There is another useful structure when implementing contexts, the RTL_GENERIC_TABLE (MSDN page currently here). A generic table is an OS structure that can be used as a general purpose hash, so that the filter doesn't need to implement their own. However, please note that it is implemented as a tree so if performance must be really good then a custom hash might still be necessary.

To wrap it up, in order for a filter to implement a similar scheme to FltMgr's contexts it can use the following scheme:
• Use OS support for stream contexts (FsRtlInsertPerStreamContext, FsRtlLookupPerStreamContext and so on)
• Use OS support for file contexts (FsRtlInsertPerFileContext, FsRtlLookupPerFileContext and so on)
• Implement a hash for per FILE_OBJECT context.

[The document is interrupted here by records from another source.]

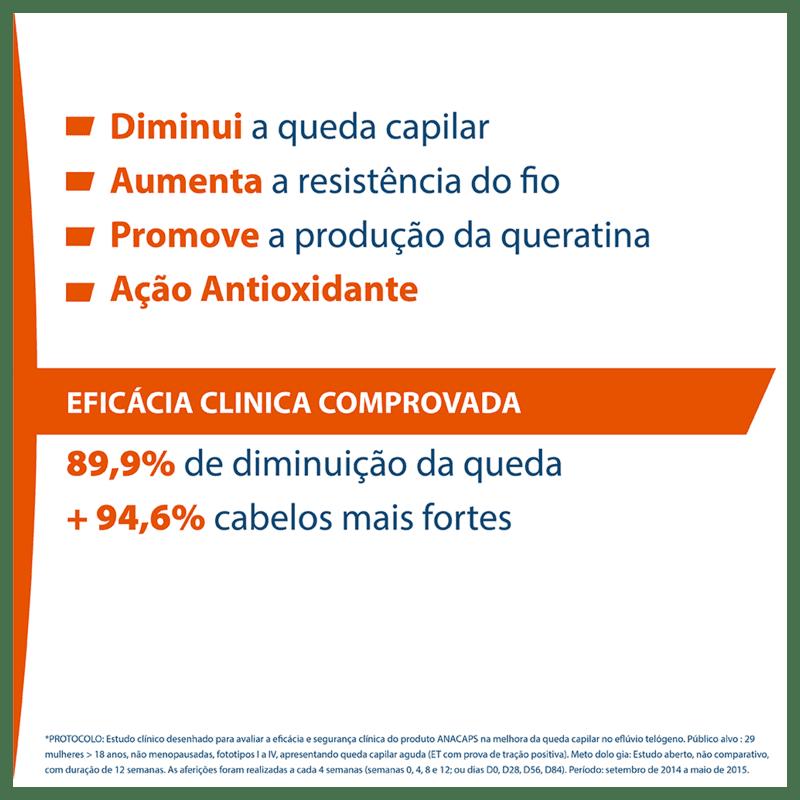 Suplemento Vitamínico Para Cabelo Anacaps Activ+ com 30 Cápsulas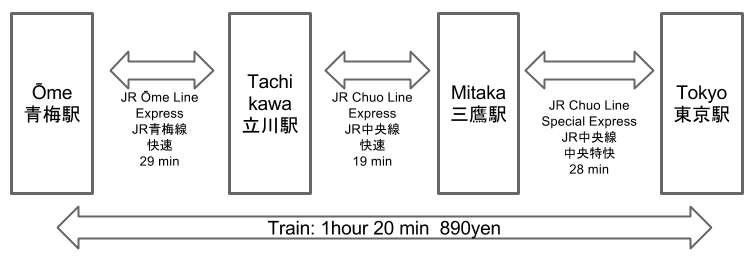 Train Route from Tokyo to Ōme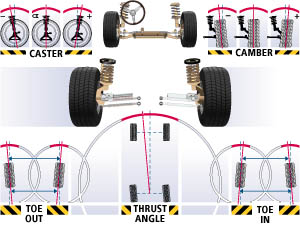 Wheel Alignment 1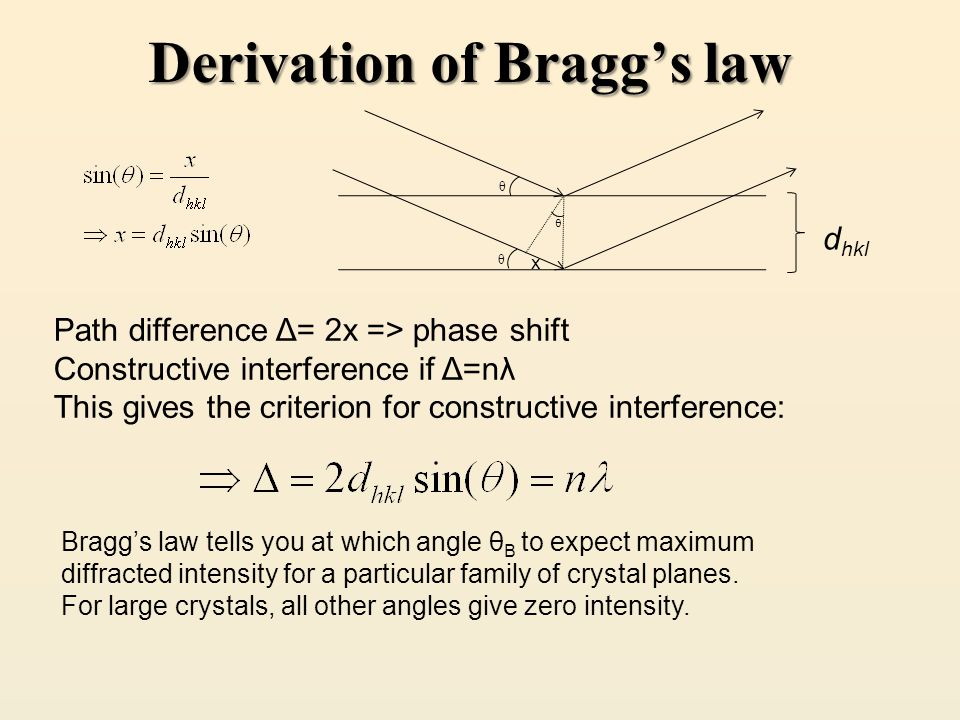 Derivation of Bragg's law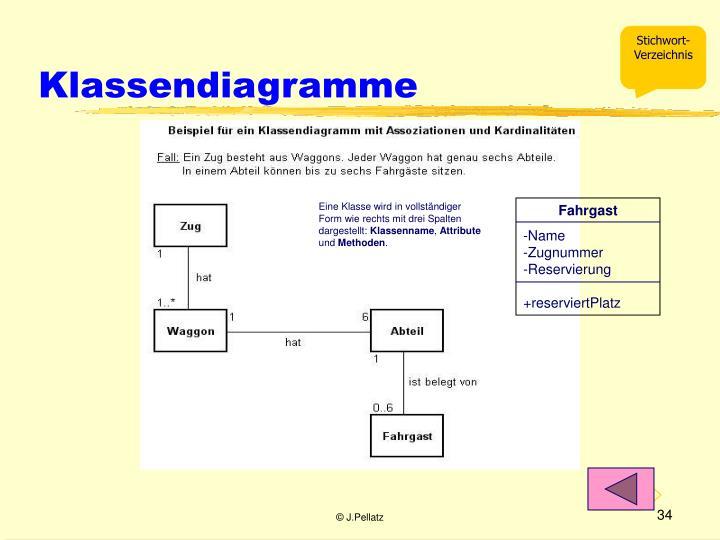 Klassendiagramme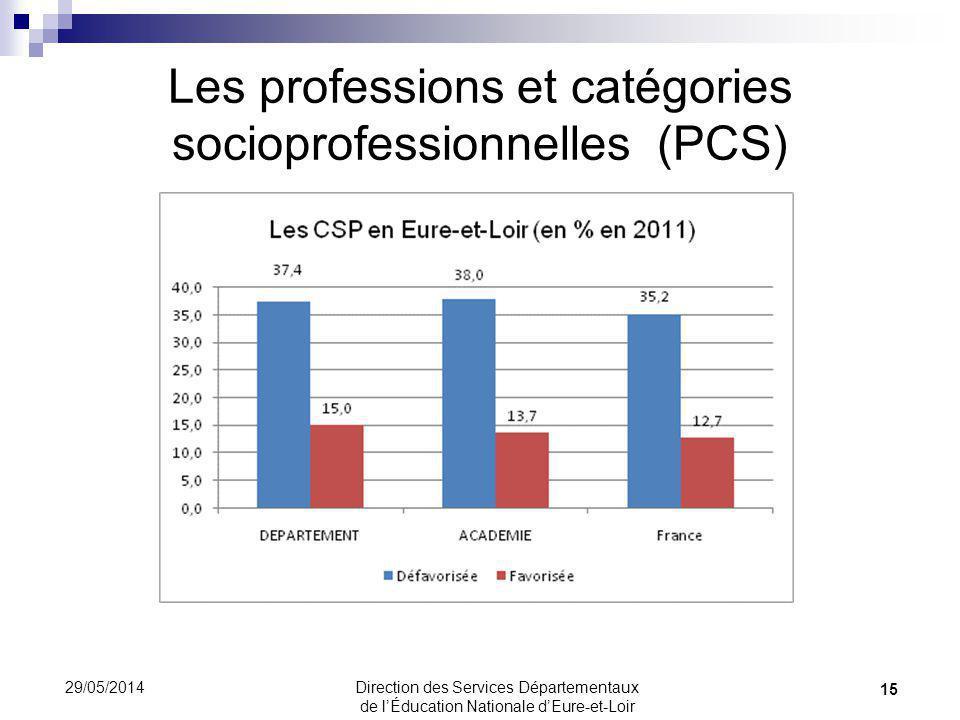 Les professions et catégories socioprofessionnelles (PCS) 15 29/05/2014 Page dans TB1I Direction des Services Départementaux de lÉducation Nationale d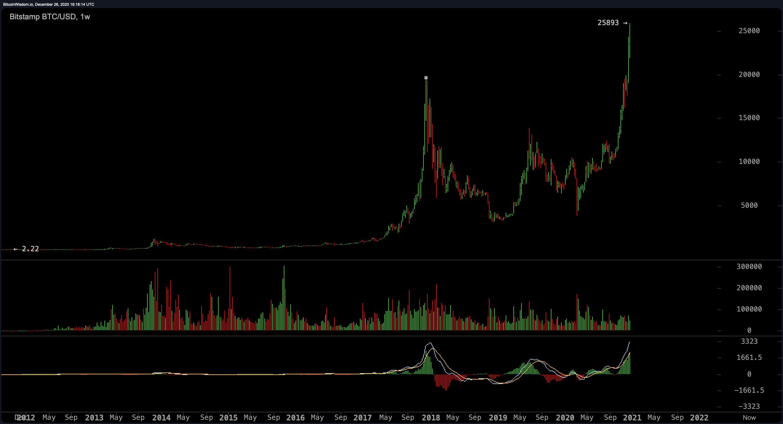 Bitcoin has reached $ 25,890, and Peter Schiff thinks Bitcoin's price hike will attract regulators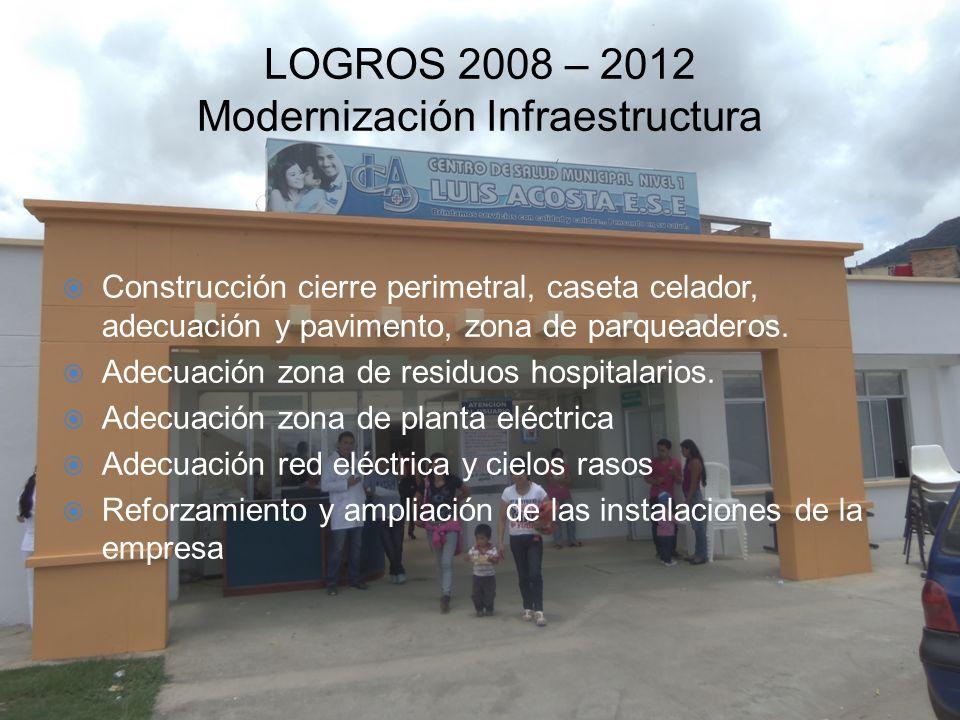 LOGROS 2008 – 2012 Modernización Infraestructura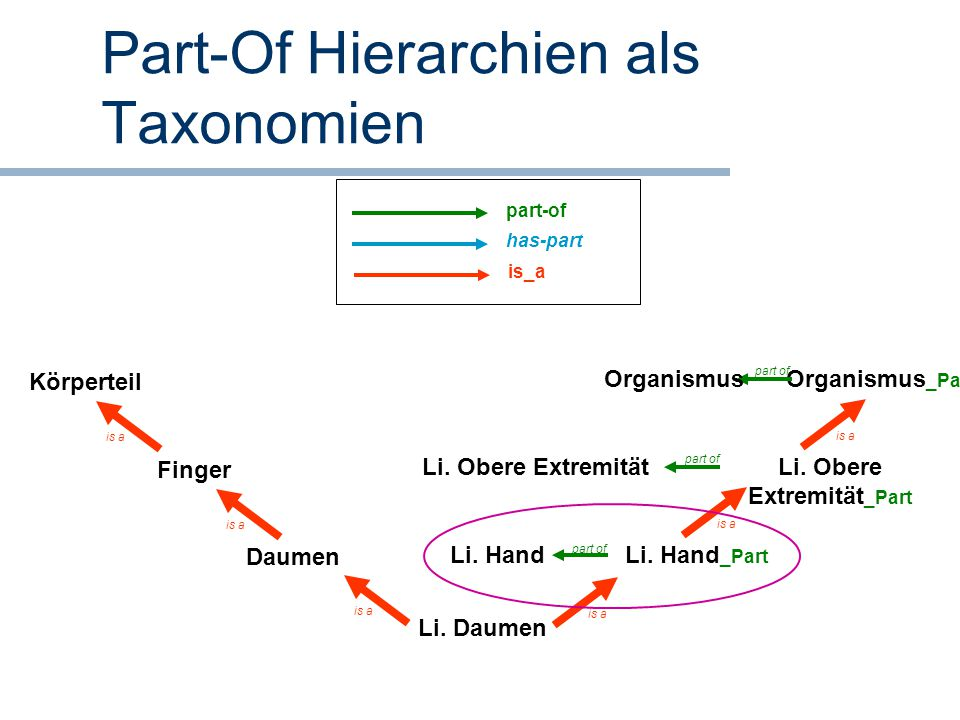 Part-Of Hierarchien als Taxonomien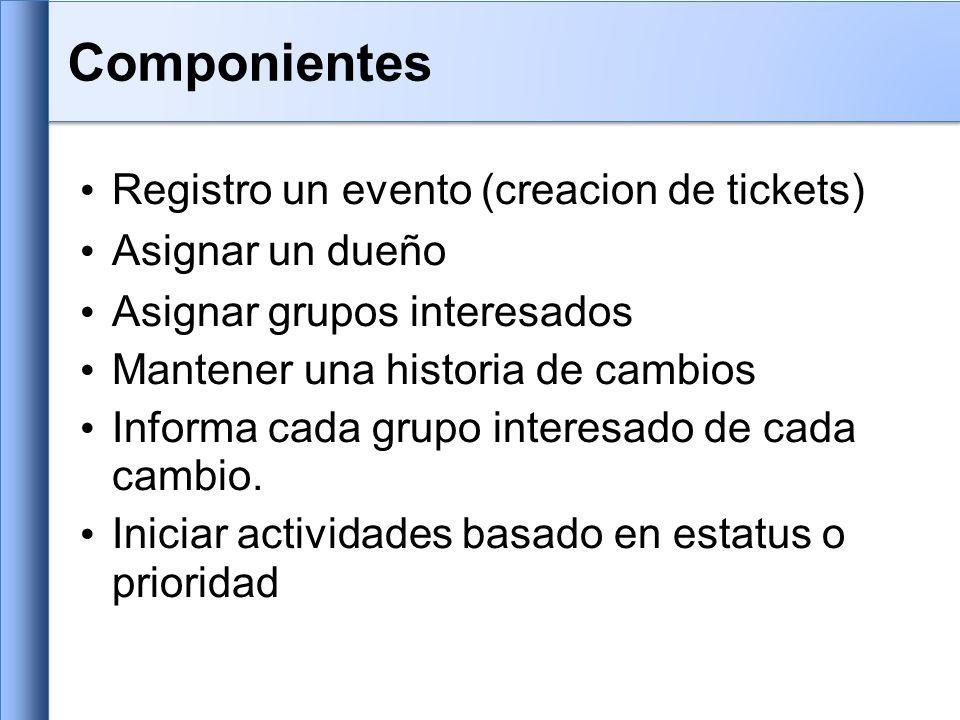 Registro un evento (creacion de tickets) Asignar un dueño Asignar grupos interesados Mantener una historia de cambios Informa cada grupo interesado de cada cambio.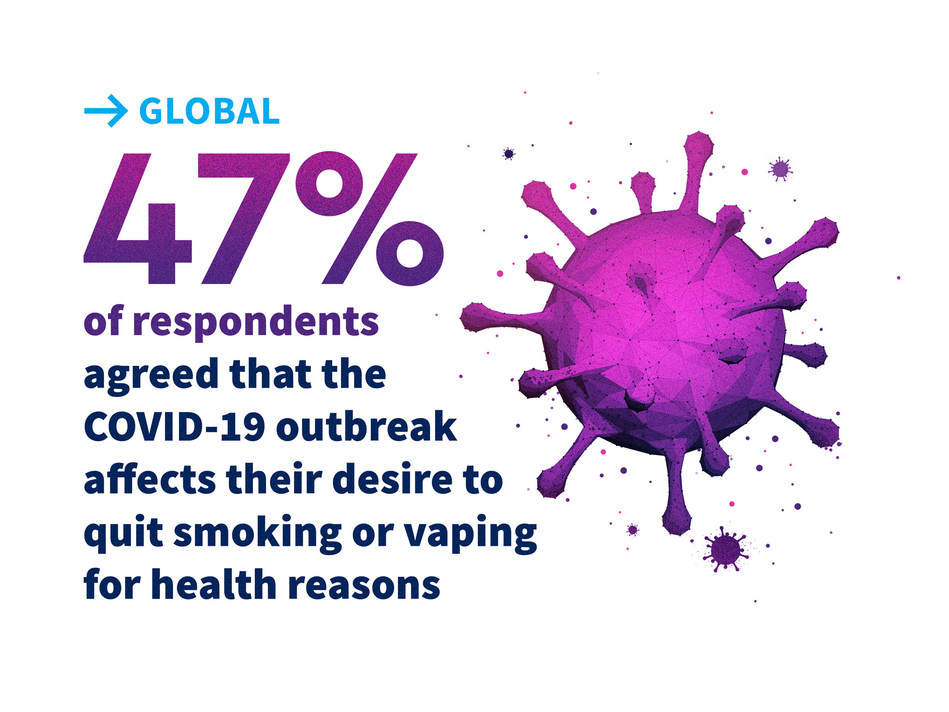 The_Foundation_for_a_Smoke_Free_World_US_UK_Global_Q32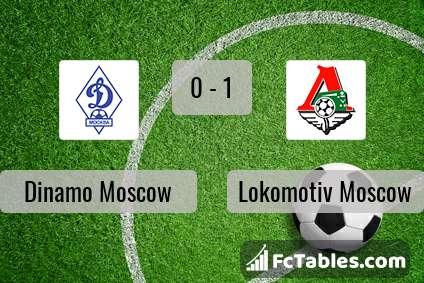 Preview image Dinamo Moscow - Lokomotiv Moscow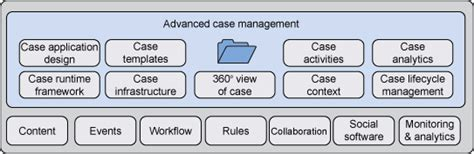 industry templates  advanced case management part
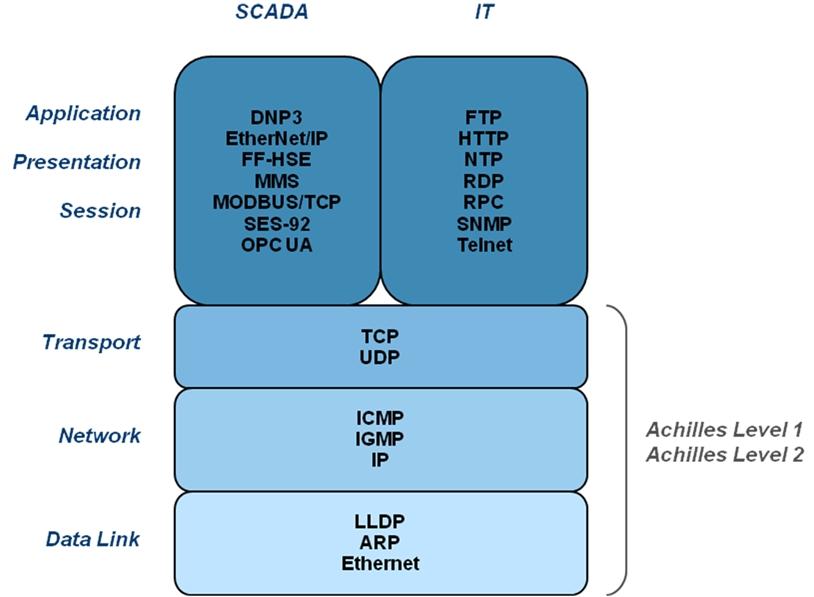 Achilles Test Platform | Vulnerability Testing | Products | Alutech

Either use a straight hash or use a per Stream structure which includes a hash for FILE_OBJECTS for that stream (which is useful because the number of entries in each hash is much smaller so the RTL_GENERIC_TABLE might be a good fit).

Finally, I'd like to point out that any filter (legacy or mini) that implements its own streams (that completes an IRP_MJ_CREATE and puts something in FILE_OBJECT->FsContext) should implement support for FSRTL_ADVANCED_FCB_HEADER otherwise contexts won't work for those files and it might cause problems for other filters. This should be fairly easy to implement though following the MSDN documentation.

## Thursday, January 20, 2011

### About IRP_MJ_CREATE and minifilter design considerations - Part VI

I'm pretty much done with what I wanted to cover about IRP_MJ_CREATE. I'd just like to go through a couple more things that I think are important before closing this topic.

FILE_DELETE_ON_CLOSE create option

This flag sets a flag associated with the current FILE_OBJECT, in a file system structure associated with the FILE_OBJECT itself and not the stream. There is no way to query whether this flag was set after the fact. Once the FILE_OBJECT is cleaned up, the flag moves to the SCB (a per stream structure) and it can be queried using  IRP_MJ_QUERY_INFORMATION and FileStandardInformation. The same flag can be set on a stream by an IRP_MJ_SET_INFORMATION with the FileDispositionInformation information class. Please note that if at the time when the FILE_OBJECT that was created with FILE_DELETE_ON_CLOSE is closed there are no other FILE_OBJECTs for that same stream, then the flag will be moved to the SCB and then the stream will immediately be deleted, so there is no opportunity for a filter to query the flag or remove it. Filters that want to to be able to potentially clear the "delete intent" from a file can do something like remove the FILE_DELETE_ON_CLOSE flag from the CreateOptions and then in postCreate set it to the stream with an IRP_MJ_SET_INFORMATION. This is not exactly the same as FILE_DELETE_ON_CLOSE, but it's a pretty good approximation. It also allows the delete on close flag in the SCB to be queried and possibly reset at any time.

STATUS_REPARSE in postCreate

A filter can return STATUS_REPARSE in postCreate. It can do so if the create failed or even if it was successful, provided that the filter takes care of undoing what was done in the file system (see FltCancelFileOpen and IoCancelFileOpen).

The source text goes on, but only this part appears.